Kettle’s Yard are presently hosting – A Lasting Legacy: The House and Collection of Victor Skipp. When he died in 2010 Victor Skipp left his estate to Kettle’s Yard. He was a writer and historian with a passion for art and philosophy. This exhibition reflects his many interests, with displays of modernist and minimalist art side by side with tribal rugs, African sculpture, Indian miniatures, folk art and vernacular architecture: a perfect complement to the existing Kettle’s Yard collection.
It sounds intriguing, all my favourite things together in one exhibition. I would love to see it but I might not get there before it closes at the end of January. If I can’t see it in the flesh I can at least get a vicarious look at it thanks to Pinterest, and so I’ve borrowed some of their pictures to show here.
The photographs above show the interior of Victor Skipp’s house at Hopton in Suffolk; art integrated into everyday life, an approach greatly influenced by what he had found at Kettle’s Yard.
Two works by Bob Law from Skipp’s collection, both untitled pencil drawings on paper.
Victor Skipp was a committed modernist whose speciality was the Industrial Revolution but he also wrote about the ancient world.
Victor Skipp exhibition in the gallery. Skipp was fascinated with pre-industrial societies and collected a range of artefacts.

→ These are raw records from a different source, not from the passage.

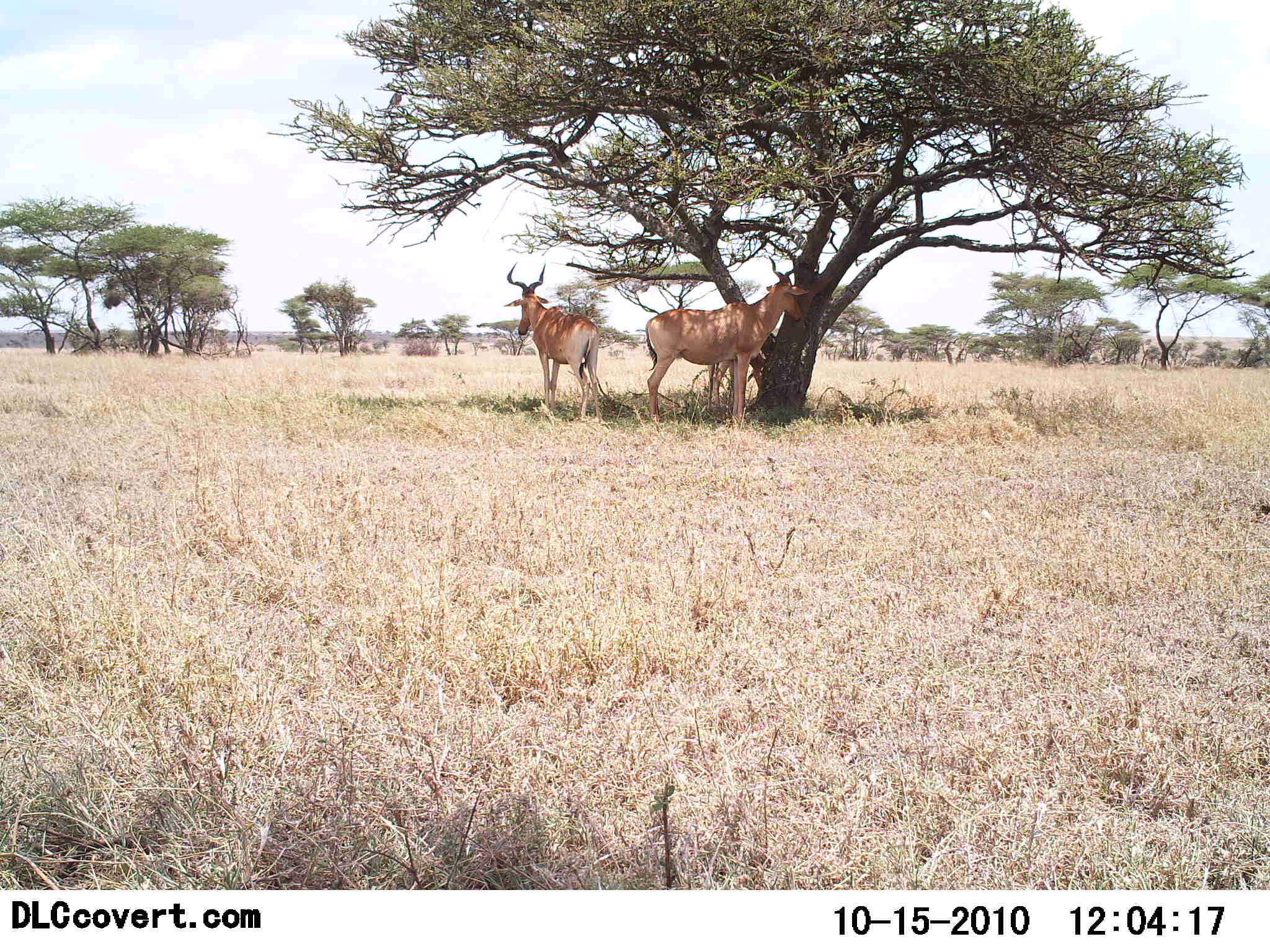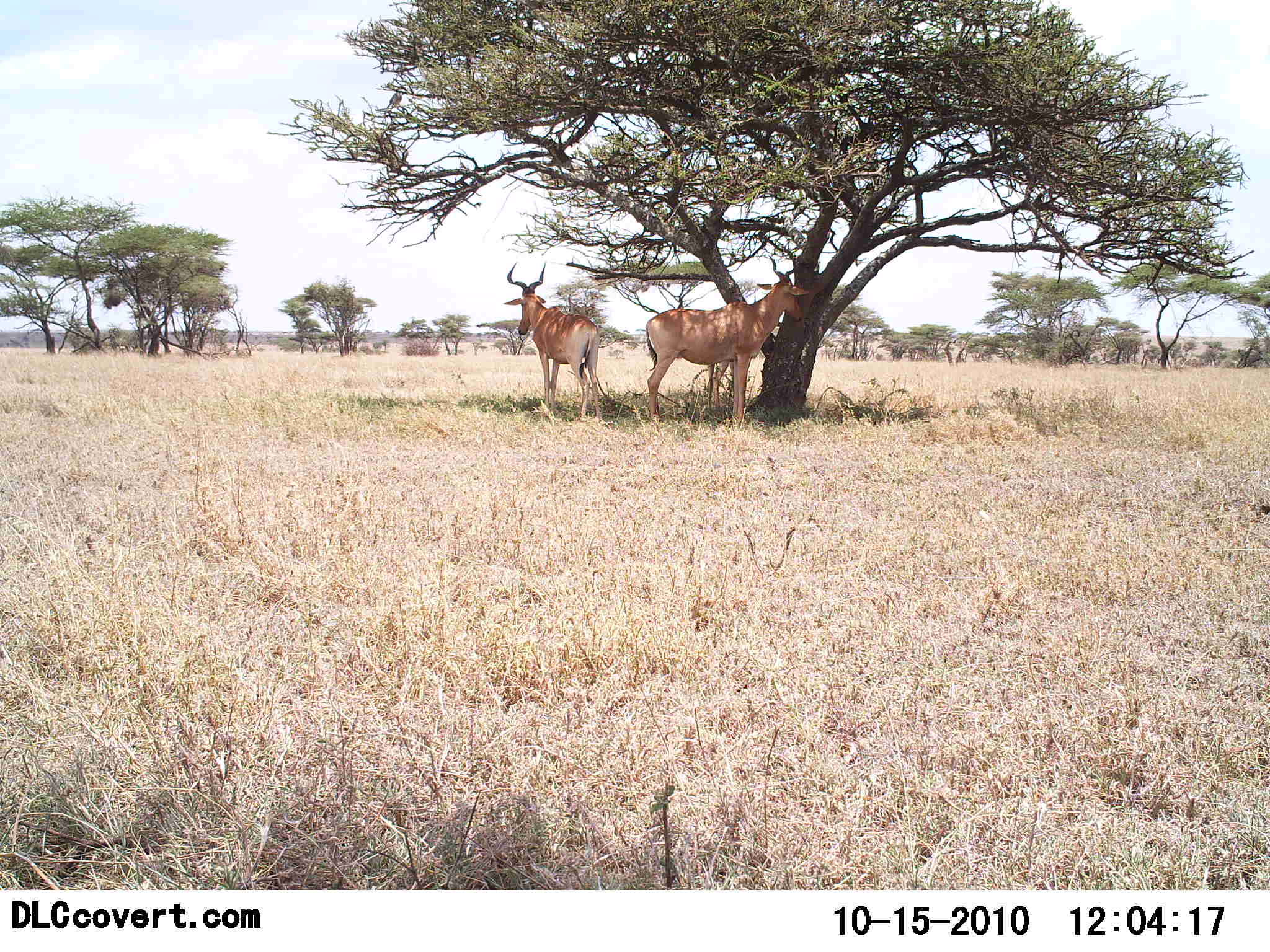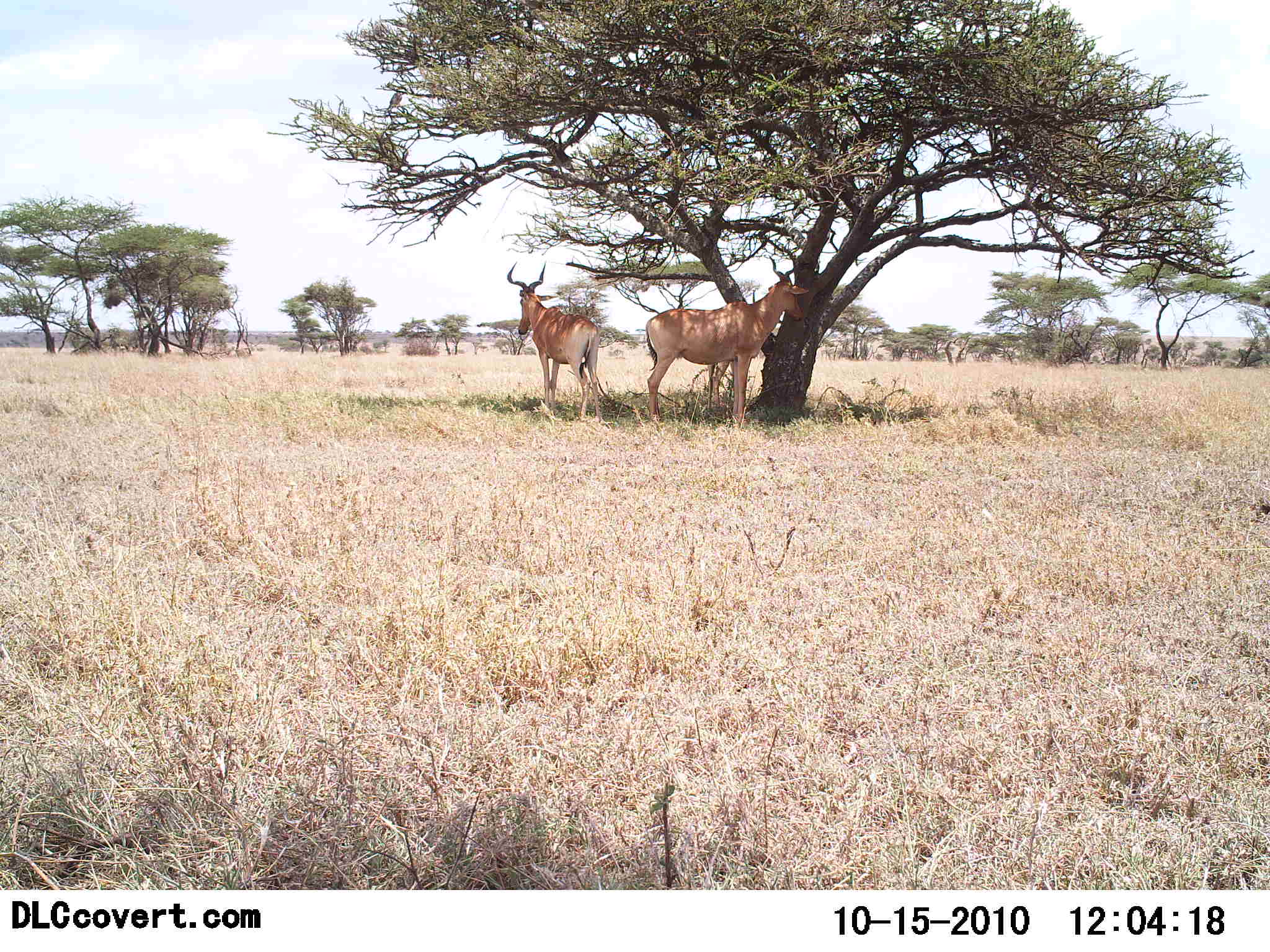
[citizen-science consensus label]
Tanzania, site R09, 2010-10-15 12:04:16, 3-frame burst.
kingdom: Animalia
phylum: Chordata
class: Mammalia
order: Artiodactyla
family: Bovidae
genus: Alcelaphus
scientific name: Alcelaphus buselaphus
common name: hartebeest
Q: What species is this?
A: Hartebeest (Alcelaphus buselaphus).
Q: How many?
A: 3.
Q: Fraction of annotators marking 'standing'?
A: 94%.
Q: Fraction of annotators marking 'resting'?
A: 11%.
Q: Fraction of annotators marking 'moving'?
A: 6%.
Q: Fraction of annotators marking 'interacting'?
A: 0%.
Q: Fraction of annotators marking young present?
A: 0%.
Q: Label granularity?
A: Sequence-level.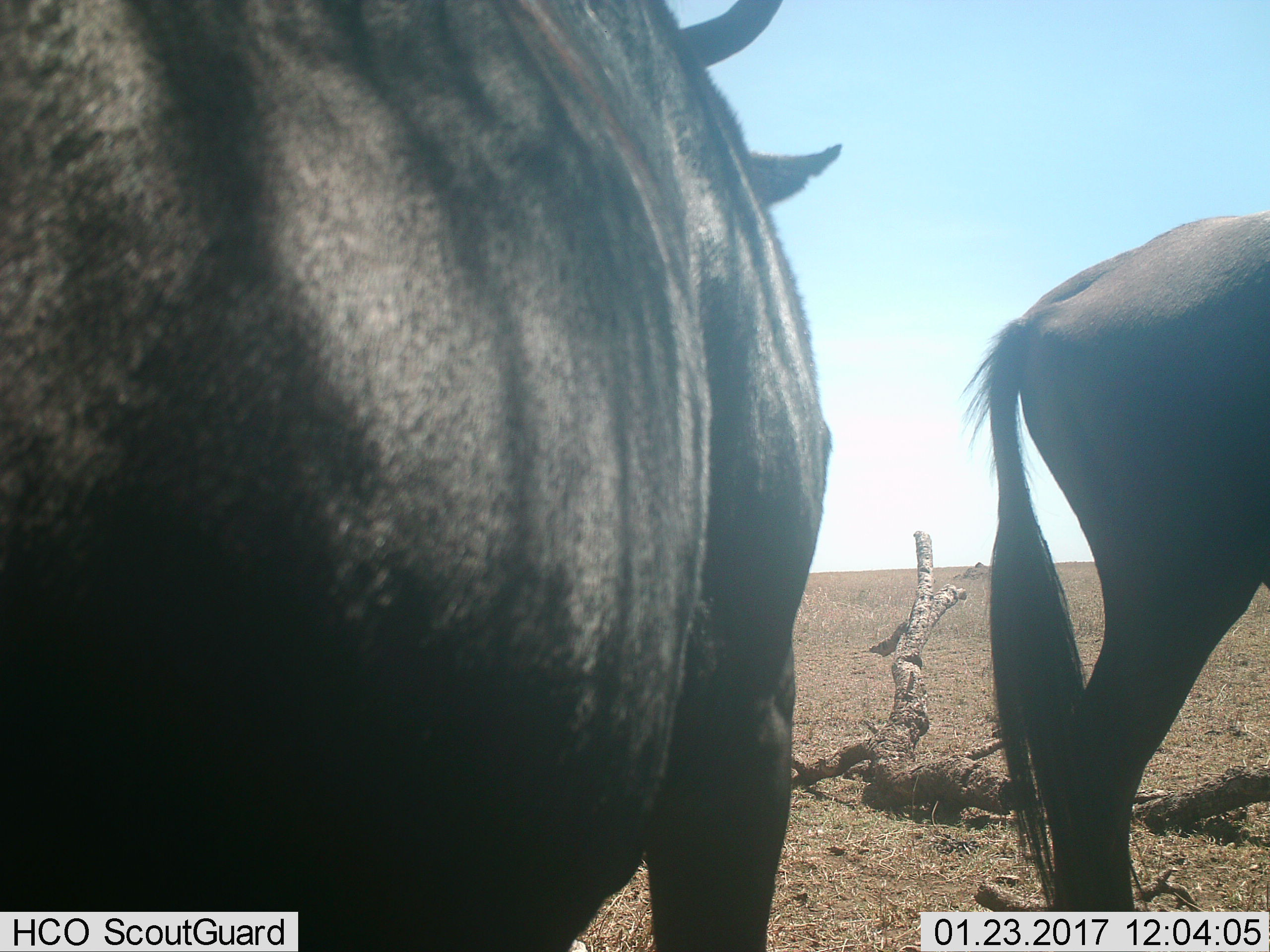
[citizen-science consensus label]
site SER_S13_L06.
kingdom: Animalia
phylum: Chordata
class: Mammalia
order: Artiodactyla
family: Bovidae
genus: Connochaetes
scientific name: Connochaetes taurinus taurinus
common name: blue wildebeest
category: wildebeestblue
Wildebeestblue (blue wildebeest) (Connochaetes taurinus taurinus), count 2. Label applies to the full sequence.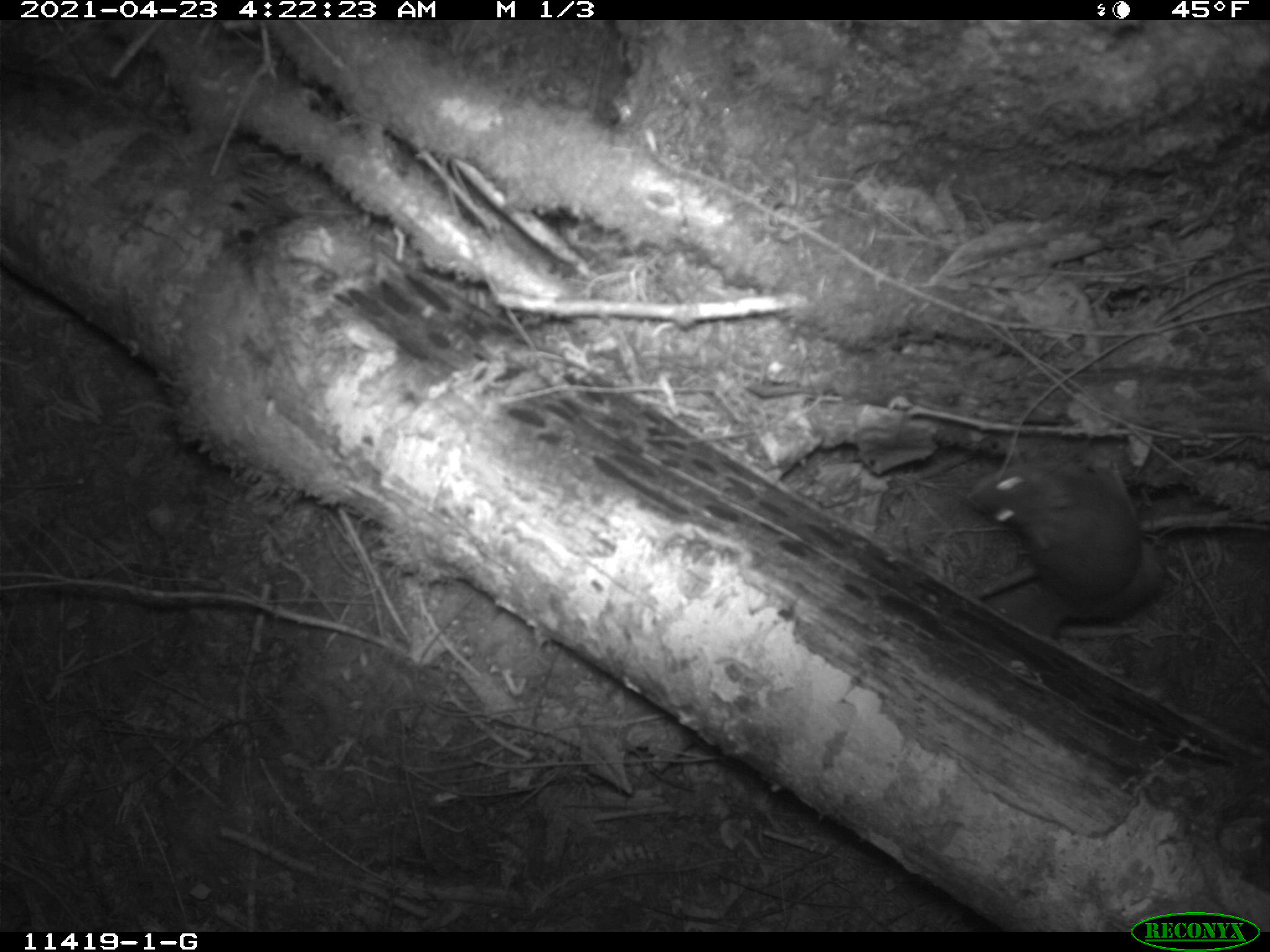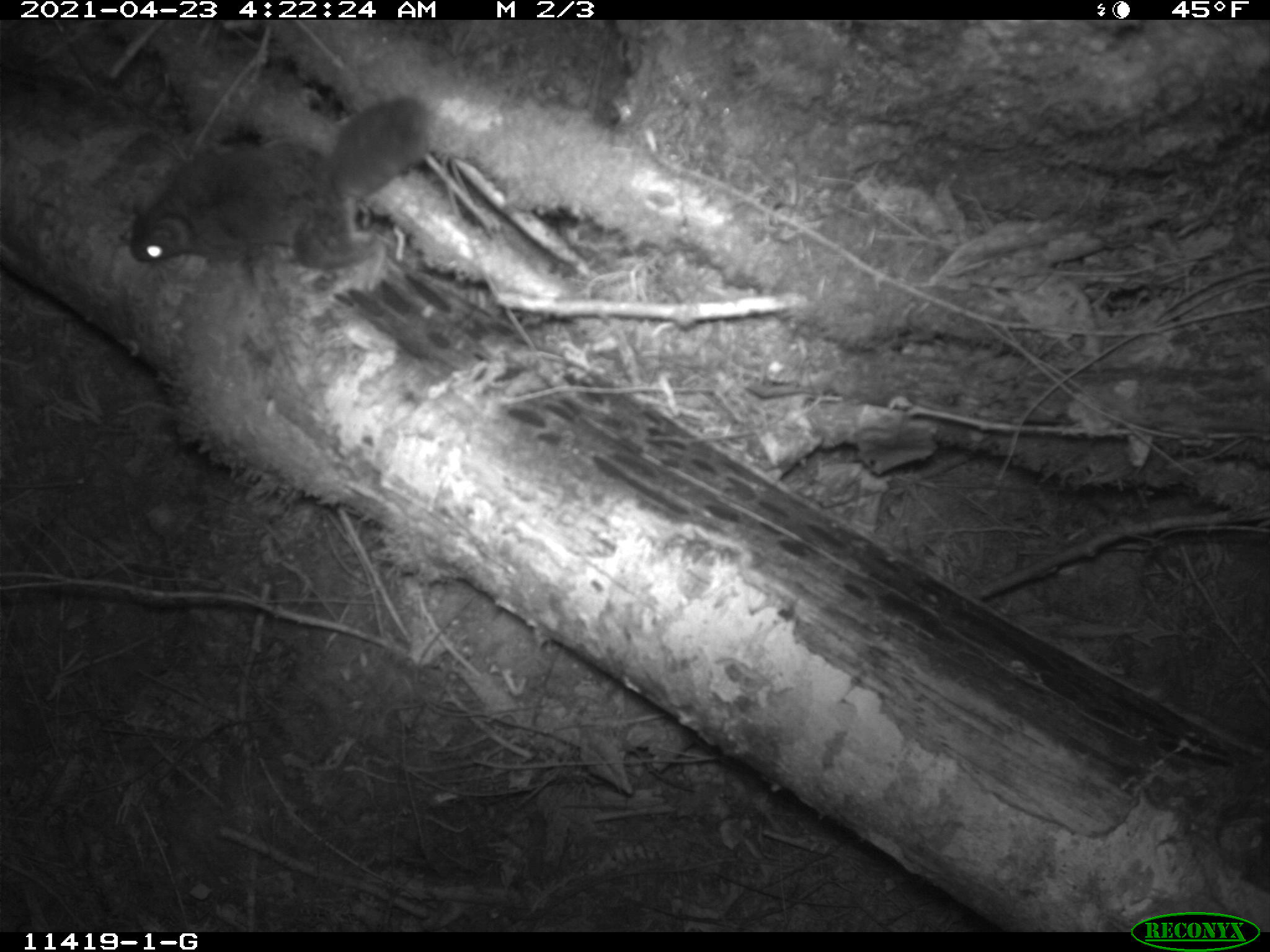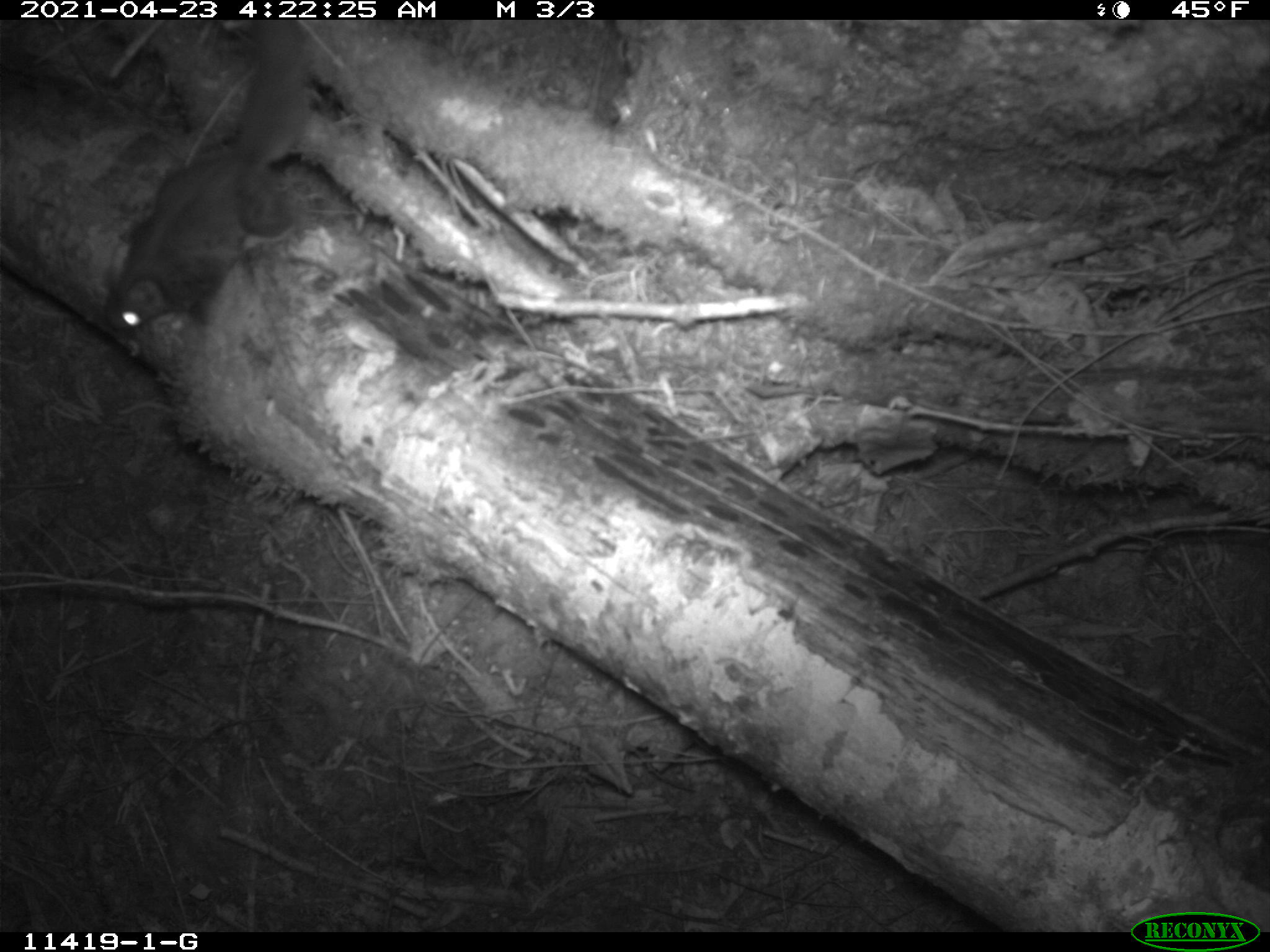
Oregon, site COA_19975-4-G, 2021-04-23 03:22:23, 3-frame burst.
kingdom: Animalia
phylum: Chordata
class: Mammalia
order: Rodentia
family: Sciuridae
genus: Glaucomys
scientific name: Glaucomys oregonensis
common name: humboldt's flying squirrel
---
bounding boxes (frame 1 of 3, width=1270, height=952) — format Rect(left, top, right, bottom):
humboldt's flying squirrel: Rect(949, 454, 1176, 634)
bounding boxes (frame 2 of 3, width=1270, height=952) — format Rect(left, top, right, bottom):
humboldt's flying squirrel: Rect(124, 91, 436, 277)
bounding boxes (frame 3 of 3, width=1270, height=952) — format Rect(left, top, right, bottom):
humboldt's flying squirrel: Rect(101, 28, 311, 348)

Exquisite Indian miniature paintings from the 17th & 18th centuries.
“It suddenly occurred to me that the whole of the timber-framed part of the house might well be regarded as a kind of Mondrian sculpture – or ‘found object’ – with the harmony of his rectangular modules surrounding us on every side.” (VS)
“The right relationships often appear to be a matter of precise positioning, and/or of slight (and generally accidental) visual echoes and correspondences.” (VS)
The exhibition aims to recreate aspects of Skipp’s Suffolk home where he carefully placed his diverse collection to highlight the connections between objects.
A selection of African sculptures & masks from the Victor Skipp exhibition.
Skipp had a vast library of modernist literature, art and philosophy. A selection of these books as well as works by Skipp, a historian, are available to browse at the exhibition.
Bob Law wanted to ‘discover myself in the landscape, make a record of it, using the language of drawing.’ To create these field drawings he would lie in a field and orientate his drawings towards the sky.
Skipp was interested in ‘found geometries’, placing Linda Karshan grids next to Turkoman rugs.
The exhibition features many treasures from Skipp’s eclectic collection as well as a film by Candida Richardson of Skipp’s home entitled ‘The Taj Mahal of Hopton’.
I think I recognise a Terry Frost spiral and an Ivon Hitchens landscape and a Lucie Rie cup and is that a particularly chunky Cycladic figurine?
Then I remembered Michael Harrison, director of Kettle’s Yard from 1992 until 2011, and hearing he’d been occupied in his retirement with cataloguing a bequest to the gallery, before his untimely death in April 2013. I’m guessing this exhibition is the result of the work he started, and if so it’s also a tribute to him and part of his lasting legacy too.